What the task asks
Reproduce nothing but the closing run of lines: the line with "How much separation" and each line that follows it to the end of the data.

Records of scene-based questions
-.-.-

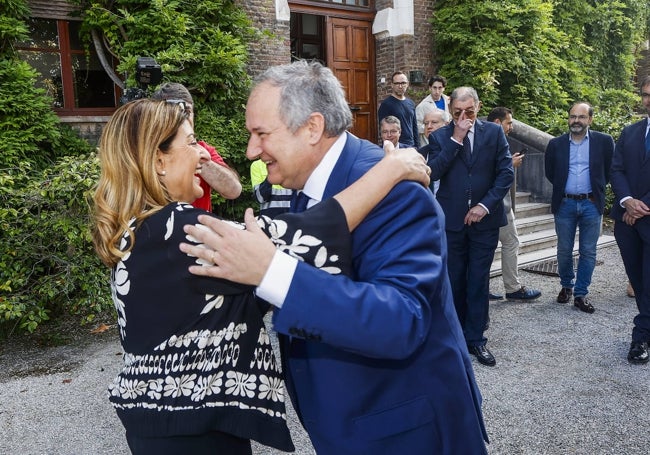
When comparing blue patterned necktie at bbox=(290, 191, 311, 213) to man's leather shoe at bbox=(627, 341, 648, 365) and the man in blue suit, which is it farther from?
man's leather shoe at bbox=(627, 341, 648, 365)

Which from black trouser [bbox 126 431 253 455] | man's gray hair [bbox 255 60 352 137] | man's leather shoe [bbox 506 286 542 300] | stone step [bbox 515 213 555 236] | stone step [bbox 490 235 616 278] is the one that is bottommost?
man's leather shoe [bbox 506 286 542 300]

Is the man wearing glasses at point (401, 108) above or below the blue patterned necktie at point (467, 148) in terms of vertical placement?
above

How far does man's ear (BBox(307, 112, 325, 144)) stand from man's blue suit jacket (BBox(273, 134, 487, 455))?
0.29 feet

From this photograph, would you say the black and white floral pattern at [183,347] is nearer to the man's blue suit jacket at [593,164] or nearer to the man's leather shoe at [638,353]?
the man's leather shoe at [638,353]

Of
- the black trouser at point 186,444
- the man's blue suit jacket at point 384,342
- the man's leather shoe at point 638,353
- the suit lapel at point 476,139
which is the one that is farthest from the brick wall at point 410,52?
the black trouser at point 186,444

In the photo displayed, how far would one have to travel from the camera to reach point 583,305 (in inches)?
238

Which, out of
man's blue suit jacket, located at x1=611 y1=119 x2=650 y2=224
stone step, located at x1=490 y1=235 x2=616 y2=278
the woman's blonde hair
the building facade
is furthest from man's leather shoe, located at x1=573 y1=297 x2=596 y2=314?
the building facade

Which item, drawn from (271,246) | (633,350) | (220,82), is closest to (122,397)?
(271,246)

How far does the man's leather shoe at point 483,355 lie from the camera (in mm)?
4688

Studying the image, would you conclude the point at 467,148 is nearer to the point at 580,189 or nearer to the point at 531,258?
the point at 580,189

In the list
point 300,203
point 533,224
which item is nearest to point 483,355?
point 300,203

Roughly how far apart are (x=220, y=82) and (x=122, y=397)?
701 cm

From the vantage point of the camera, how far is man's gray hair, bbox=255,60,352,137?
5.09 feet

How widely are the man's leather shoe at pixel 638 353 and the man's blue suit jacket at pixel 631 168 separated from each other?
1.10 meters
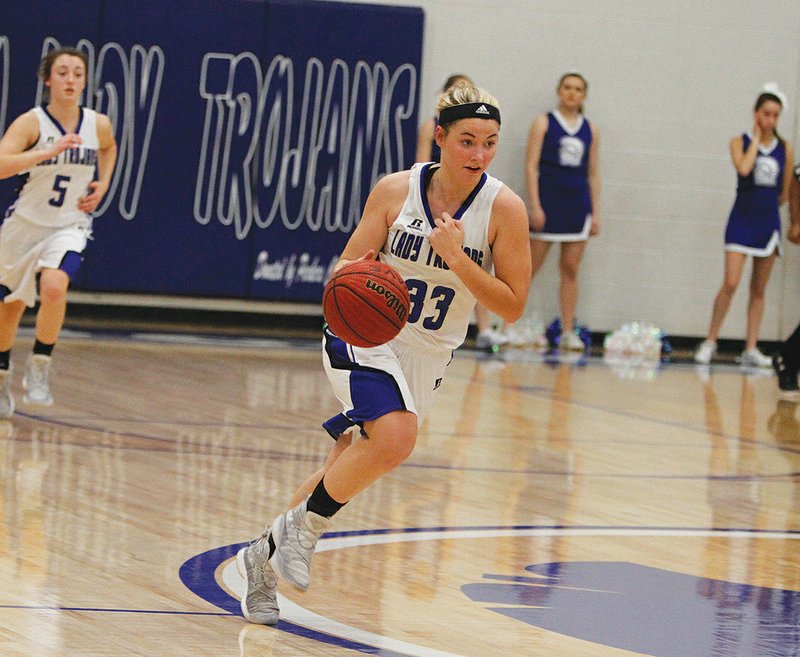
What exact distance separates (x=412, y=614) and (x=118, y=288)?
8155 millimetres

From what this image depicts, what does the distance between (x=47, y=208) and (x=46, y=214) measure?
3 centimetres

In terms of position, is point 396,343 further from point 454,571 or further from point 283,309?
point 283,309

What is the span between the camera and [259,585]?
373 cm

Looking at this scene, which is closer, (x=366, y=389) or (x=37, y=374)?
(x=366, y=389)

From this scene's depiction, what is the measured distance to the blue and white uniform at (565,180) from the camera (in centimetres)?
1203

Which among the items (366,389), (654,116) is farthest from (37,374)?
(654,116)

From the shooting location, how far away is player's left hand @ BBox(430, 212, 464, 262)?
386 centimetres

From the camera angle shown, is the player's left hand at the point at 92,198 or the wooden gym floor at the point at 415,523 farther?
the player's left hand at the point at 92,198

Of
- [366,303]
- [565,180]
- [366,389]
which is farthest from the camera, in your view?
[565,180]

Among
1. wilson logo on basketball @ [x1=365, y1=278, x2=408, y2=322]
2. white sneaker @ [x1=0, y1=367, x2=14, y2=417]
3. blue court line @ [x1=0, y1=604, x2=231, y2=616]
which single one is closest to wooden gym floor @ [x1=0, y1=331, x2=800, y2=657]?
blue court line @ [x1=0, y1=604, x2=231, y2=616]

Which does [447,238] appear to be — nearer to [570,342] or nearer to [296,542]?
[296,542]

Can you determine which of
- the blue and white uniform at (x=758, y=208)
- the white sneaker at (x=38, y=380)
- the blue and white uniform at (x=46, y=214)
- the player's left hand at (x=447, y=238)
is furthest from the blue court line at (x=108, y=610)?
the blue and white uniform at (x=758, y=208)

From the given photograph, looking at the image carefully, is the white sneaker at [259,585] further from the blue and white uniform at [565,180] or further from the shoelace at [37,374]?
the blue and white uniform at [565,180]

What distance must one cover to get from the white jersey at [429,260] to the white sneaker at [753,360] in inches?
334
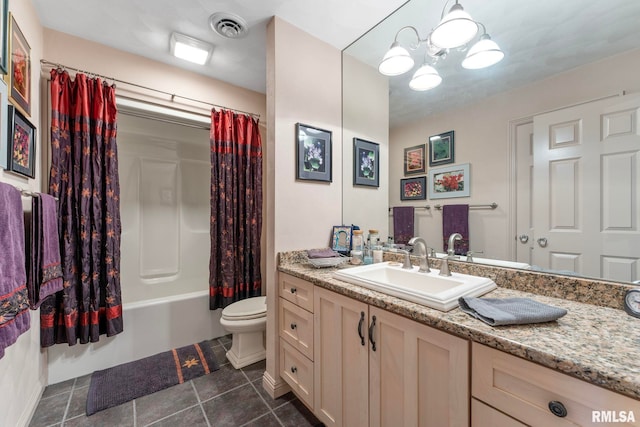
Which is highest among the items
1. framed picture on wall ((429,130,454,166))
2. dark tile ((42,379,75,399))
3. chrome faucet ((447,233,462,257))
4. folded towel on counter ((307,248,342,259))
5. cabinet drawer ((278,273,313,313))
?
framed picture on wall ((429,130,454,166))

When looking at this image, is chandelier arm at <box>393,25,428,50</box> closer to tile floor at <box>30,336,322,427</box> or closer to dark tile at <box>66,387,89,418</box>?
tile floor at <box>30,336,322,427</box>

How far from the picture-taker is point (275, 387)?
1.57m

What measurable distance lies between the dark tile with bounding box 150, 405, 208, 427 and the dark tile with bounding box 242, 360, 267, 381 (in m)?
0.39

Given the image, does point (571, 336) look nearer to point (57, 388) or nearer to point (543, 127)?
point (543, 127)

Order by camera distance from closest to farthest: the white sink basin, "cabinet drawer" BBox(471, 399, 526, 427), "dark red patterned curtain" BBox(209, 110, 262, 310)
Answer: "cabinet drawer" BBox(471, 399, 526, 427) → the white sink basin → "dark red patterned curtain" BBox(209, 110, 262, 310)

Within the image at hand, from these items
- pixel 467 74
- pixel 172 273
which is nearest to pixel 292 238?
pixel 467 74

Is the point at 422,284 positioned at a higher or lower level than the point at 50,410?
higher

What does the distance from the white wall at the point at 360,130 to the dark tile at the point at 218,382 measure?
4.50ft

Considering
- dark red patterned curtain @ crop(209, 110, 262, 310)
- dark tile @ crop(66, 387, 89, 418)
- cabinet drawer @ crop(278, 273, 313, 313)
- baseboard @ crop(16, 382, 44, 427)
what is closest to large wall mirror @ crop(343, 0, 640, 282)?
cabinet drawer @ crop(278, 273, 313, 313)

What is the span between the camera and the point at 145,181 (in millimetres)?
2645

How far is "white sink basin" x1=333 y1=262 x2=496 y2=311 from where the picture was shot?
34.2 inches

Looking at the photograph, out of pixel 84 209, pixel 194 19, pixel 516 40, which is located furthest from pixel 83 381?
pixel 516 40

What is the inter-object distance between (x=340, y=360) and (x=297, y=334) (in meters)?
0.36

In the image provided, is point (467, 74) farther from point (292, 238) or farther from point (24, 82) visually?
point (24, 82)
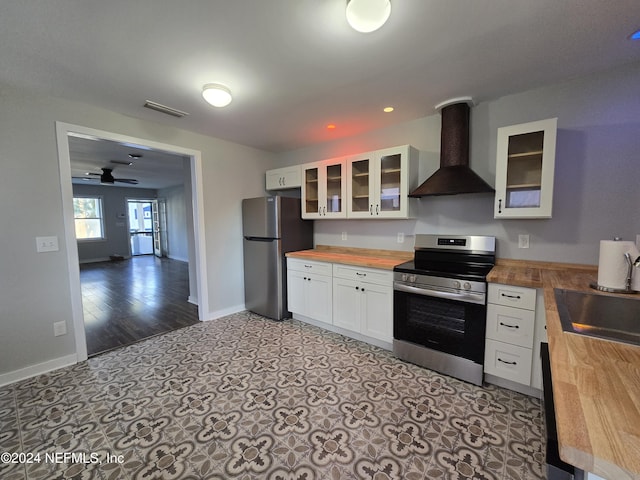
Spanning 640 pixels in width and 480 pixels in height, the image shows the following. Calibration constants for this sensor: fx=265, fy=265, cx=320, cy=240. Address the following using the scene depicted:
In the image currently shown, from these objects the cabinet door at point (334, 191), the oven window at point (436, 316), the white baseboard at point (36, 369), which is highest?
the cabinet door at point (334, 191)

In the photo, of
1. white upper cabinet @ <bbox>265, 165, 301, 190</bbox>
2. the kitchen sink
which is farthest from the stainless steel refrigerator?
the kitchen sink

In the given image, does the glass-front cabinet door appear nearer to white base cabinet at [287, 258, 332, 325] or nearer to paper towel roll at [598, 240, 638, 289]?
white base cabinet at [287, 258, 332, 325]

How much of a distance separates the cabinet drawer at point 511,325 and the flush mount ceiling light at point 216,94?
2.71m

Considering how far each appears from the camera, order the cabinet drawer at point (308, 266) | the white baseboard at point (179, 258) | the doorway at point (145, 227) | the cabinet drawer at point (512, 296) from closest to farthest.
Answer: the cabinet drawer at point (512, 296)
the cabinet drawer at point (308, 266)
the white baseboard at point (179, 258)
the doorway at point (145, 227)

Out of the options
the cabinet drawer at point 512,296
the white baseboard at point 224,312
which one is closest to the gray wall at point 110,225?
the white baseboard at point 224,312

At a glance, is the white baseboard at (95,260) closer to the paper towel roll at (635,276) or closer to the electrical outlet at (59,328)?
the electrical outlet at (59,328)

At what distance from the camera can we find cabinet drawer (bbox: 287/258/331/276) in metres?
3.15

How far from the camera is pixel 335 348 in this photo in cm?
283

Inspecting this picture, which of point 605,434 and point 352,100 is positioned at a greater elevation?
point 352,100

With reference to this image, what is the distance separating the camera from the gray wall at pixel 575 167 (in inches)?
78.3

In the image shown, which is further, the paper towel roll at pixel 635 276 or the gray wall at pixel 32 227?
the gray wall at pixel 32 227

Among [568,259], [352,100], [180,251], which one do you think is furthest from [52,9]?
[180,251]

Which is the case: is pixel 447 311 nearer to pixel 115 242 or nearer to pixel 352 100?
pixel 352 100

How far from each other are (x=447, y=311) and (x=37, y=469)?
286 cm
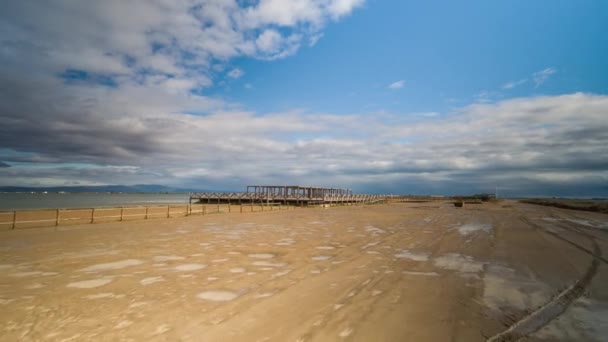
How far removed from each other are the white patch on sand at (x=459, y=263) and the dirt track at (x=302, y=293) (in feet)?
0.09

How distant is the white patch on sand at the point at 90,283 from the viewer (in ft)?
17.2

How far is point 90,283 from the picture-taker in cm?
544

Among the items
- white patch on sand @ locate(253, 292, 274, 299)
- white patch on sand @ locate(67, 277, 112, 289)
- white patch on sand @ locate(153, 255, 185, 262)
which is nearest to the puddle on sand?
white patch on sand @ locate(153, 255, 185, 262)

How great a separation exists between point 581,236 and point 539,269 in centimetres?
823

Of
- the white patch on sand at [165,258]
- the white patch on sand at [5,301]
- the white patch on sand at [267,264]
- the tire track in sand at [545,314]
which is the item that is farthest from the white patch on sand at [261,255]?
the tire track in sand at [545,314]

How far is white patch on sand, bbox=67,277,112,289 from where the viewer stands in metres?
5.25

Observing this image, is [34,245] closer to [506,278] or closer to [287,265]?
[287,265]

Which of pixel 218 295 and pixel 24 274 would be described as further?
pixel 24 274

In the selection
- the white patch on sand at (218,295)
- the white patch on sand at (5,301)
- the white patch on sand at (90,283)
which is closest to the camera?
the white patch on sand at (5,301)

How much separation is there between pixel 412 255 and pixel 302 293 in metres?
4.48

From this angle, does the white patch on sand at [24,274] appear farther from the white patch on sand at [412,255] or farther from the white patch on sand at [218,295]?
the white patch on sand at [412,255]

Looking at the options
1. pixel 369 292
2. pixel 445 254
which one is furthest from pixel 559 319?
pixel 445 254

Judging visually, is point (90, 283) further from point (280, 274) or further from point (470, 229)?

-.-.-

Answer for this exercise
How much separation is there between pixel 412 255 and pixel 302 293 in metres?
4.48

From this angle, does the white patch on sand at [24,274] appear farther from the white patch on sand at [412,255] or farther from the white patch on sand at [218,295]?
the white patch on sand at [412,255]

Looking at the options
1. pixel 369 292
2. pixel 445 254
which one is furthest from pixel 559 319?
pixel 445 254

Judging visually, is point (90, 283) further from point (280, 274) or further from point (470, 229)?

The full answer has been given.